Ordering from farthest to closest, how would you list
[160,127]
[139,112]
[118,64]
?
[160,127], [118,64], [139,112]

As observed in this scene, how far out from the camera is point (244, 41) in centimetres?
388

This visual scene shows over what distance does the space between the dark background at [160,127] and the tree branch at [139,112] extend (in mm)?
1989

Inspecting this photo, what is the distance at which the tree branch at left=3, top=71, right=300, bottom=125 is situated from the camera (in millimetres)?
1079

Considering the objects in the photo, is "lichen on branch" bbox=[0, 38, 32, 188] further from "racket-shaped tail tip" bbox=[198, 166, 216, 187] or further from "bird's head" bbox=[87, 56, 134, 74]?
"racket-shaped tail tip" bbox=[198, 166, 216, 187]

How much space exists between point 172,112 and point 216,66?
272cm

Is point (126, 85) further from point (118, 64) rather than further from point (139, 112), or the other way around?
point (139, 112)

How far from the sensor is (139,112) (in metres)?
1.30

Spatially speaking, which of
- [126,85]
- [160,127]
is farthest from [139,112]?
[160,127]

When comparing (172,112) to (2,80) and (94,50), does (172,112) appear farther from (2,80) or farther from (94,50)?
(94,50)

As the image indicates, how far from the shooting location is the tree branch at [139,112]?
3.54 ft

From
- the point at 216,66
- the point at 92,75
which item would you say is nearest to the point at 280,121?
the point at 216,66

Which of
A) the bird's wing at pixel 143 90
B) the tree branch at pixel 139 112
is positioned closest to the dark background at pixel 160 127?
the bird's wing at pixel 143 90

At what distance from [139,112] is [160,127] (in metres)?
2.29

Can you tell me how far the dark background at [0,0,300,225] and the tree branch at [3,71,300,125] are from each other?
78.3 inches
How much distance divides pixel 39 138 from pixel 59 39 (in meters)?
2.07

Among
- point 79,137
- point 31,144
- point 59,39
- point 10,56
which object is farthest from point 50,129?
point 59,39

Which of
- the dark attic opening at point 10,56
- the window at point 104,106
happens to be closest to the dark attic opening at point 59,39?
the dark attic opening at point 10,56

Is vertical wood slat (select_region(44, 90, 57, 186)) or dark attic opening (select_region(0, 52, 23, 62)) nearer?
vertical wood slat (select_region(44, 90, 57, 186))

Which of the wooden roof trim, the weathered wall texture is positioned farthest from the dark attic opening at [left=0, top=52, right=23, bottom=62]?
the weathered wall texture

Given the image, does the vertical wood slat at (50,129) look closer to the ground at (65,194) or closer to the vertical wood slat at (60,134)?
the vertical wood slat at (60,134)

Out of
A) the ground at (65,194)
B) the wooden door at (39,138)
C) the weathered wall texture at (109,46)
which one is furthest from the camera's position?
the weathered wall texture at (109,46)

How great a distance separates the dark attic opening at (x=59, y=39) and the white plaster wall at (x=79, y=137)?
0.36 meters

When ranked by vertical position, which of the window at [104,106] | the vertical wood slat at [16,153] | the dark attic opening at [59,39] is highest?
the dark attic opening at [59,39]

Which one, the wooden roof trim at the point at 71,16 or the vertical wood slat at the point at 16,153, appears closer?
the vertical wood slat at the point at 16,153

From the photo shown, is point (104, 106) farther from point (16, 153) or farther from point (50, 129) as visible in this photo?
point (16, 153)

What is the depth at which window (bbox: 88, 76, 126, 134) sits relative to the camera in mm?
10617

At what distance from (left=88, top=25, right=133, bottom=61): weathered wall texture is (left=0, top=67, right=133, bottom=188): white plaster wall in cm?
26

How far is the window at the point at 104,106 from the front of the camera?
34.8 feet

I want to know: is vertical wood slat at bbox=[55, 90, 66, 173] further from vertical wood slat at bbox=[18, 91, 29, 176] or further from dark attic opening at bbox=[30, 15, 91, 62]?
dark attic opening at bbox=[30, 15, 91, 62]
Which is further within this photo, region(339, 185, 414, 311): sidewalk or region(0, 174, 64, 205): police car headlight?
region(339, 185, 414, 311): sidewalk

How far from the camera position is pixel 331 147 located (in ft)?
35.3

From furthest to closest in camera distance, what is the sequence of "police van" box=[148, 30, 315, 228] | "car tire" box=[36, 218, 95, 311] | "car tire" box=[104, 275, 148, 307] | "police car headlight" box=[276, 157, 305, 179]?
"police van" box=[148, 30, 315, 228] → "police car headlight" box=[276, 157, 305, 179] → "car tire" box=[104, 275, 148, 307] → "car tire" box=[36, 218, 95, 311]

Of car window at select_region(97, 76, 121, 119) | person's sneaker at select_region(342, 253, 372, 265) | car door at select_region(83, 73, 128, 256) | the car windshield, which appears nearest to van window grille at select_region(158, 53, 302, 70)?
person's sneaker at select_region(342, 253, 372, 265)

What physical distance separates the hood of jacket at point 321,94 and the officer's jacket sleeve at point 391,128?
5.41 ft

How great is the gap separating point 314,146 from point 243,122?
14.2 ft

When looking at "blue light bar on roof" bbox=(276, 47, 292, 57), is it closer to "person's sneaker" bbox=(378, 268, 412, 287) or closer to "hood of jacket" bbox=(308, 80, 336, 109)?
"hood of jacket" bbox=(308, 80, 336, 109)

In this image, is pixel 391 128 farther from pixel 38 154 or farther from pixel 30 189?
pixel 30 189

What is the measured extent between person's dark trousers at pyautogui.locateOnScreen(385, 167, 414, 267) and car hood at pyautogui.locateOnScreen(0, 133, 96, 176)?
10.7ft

## WHAT NEEDS TO BE DONE
Make an exact copy of the material above.

## WRITTEN ANSWER
Ordering from farthest to closest, how would you list
[160,127]
[139,112]
[118,64]
?
[160,127], [118,64], [139,112]

As observed in this scene, how far out from the camera is point (244, 41) in centimetres?
388

This visual scene shows over what distance does the space between the dark background at [160,127] and the tree branch at [139,112] extend (in mm)?
1989

Inspecting this photo, what is the distance at which the tree branch at left=3, top=71, right=300, bottom=125 is situated from the camera (in millimetres)?
1079

Considering the objects in the photo, is "lichen on branch" bbox=[0, 38, 32, 188] further from "racket-shaped tail tip" bbox=[198, 166, 216, 187] or further from "bird's head" bbox=[87, 56, 134, 74]?
"racket-shaped tail tip" bbox=[198, 166, 216, 187]

How much space exists between point 172,112 and point 216,66?
272cm

Is point (126, 85) further from point (118, 64) rather than further from point (139, 112), or the other way around?
point (139, 112)

How far from the sensor is (139,112) (in metres)?
1.30

Spatially speaking, which of
- [126,85]
- [160,127]
is farthest from [139,112]?
[160,127]

When comparing (172,112) to (2,80) and (94,50), does (172,112) appear farther from (2,80) or farther from (94,50)?
(94,50)

As the image indicates, how far from the shooting location is the tree branch at [139,112]?
3.54 ft

From
- the point at 216,66
- the point at 92,75
which item would you say is nearest to the point at 280,121?
the point at 216,66

Which of
A) the bird's wing at pixel 143 90
B) the tree branch at pixel 139 112
is positioned closest to the dark background at pixel 160 127?
the bird's wing at pixel 143 90

At what distance from [139,112] is [160,127] (in metres)?
2.29

Can you tell me how far the dark background at [0,0,300,225] and the tree branch at [3,71,300,125] are from each other?
78.3 inches
How much distance divides pixel 39 138 from pixel 59 39 (in meters)?
2.07

Among
- point 79,137
- point 31,144
- point 59,39
- point 10,56
which object is farthest from point 50,129?
point 59,39

Which of
- the dark attic opening at point 10,56
- the window at point 104,106
happens to be closest to the dark attic opening at point 59,39?
the dark attic opening at point 10,56

Is vertical wood slat (select_region(44, 90, 57, 186)) or dark attic opening (select_region(0, 52, 23, 62)) nearer?
vertical wood slat (select_region(44, 90, 57, 186))

Which of the wooden roof trim, the weathered wall texture is positioned farthest from the dark attic opening at [left=0, top=52, right=23, bottom=62]?
the weathered wall texture

Given the image, does the vertical wood slat at (50,129) look closer to the ground at (65,194) or closer to the vertical wood slat at (60,134)?
the vertical wood slat at (60,134)

Out of
A) the ground at (65,194)
B) the wooden door at (39,138)
C) the weathered wall texture at (109,46)
which one is furthest from the camera's position?
the weathered wall texture at (109,46)

How great a distance separates the dark attic opening at (x=59, y=39) and the white plaster wall at (x=79, y=137)?
0.36 meters

When ranked by vertical position, which of the window at [104,106] | the vertical wood slat at [16,153] | the dark attic opening at [59,39] is highest?
the dark attic opening at [59,39]

Which one, the wooden roof trim at the point at 71,16 or the vertical wood slat at the point at 16,153, appears closer?
the vertical wood slat at the point at 16,153

From the photo shown, is point (104, 106) farther from point (16, 153) or farther from point (50, 129) as visible in this photo?
point (16, 153)

What is the depth at which window (bbox: 88, 76, 126, 134) sits relative to the camera in mm?
10617

At what distance from (left=88, top=25, right=133, bottom=61): weathered wall texture is (left=0, top=67, right=133, bottom=188): white plaster wall in cm?
26

How far is the window at the point at 104,106 from the front of the camera?
34.8 feet

I want to know: is vertical wood slat at bbox=[55, 90, 66, 173] further from vertical wood slat at bbox=[18, 91, 29, 176] or further from dark attic opening at bbox=[30, 15, 91, 62]?
dark attic opening at bbox=[30, 15, 91, 62]
Which is further within this photo, region(339, 185, 414, 311): sidewalk or region(0, 174, 64, 205): police car headlight?
region(339, 185, 414, 311): sidewalk

How far from the camera position is pixel 331 147 located (in ft)?
35.3

From furthest to closest in camera distance, what is the sequence of "police van" box=[148, 30, 315, 228] | "car tire" box=[36, 218, 95, 311] | "car tire" box=[104, 275, 148, 307] | "police car headlight" box=[276, 157, 305, 179]?
"police van" box=[148, 30, 315, 228] → "police car headlight" box=[276, 157, 305, 179] → "car tire" box=[104, 275, 148, 307] → "car tire" box=[36, 218, 95, 311]

Of car window at select_region(97, 76, 121, 119) | person's sneaker at select_region(342, 253, 372, 265) | car door at select_region(83, 73, 128, 256) | the car windshield, which appears nearest to van window grille at select_region(158, 53, 302, 70)?
person's sneaker at select_region(342, 253, 372, 265)

What physical distance separates the hood of jacket at point 321,94 and the officer's jacket sleeve at point 391,128?
5.41 ft

How great is the gap separating point 314,146 from point 243,122?
14.2 ft

When looking at "blue light bar on roof" bbox=(276, 47, 292, 57), is it closer to "person's sneaker" bbox=(378, 268, 412, 287) or closer to "hood of jacket" bbox=(308, 80, 336, 109)?
"hood of jacket" bbox=(308, 80, 336, 109)

In this image, is pixel 391 128 farther from pixel 38 154 or farther from pixel 30 189?
pixel 30 189

What is the measured extent between person's dark trousers at pyautogui.locateOnScreen(385, 167, 414, 267) and car hood at pyautogui.locateOnScreen(0, 133, 96, 176)?
10.7ft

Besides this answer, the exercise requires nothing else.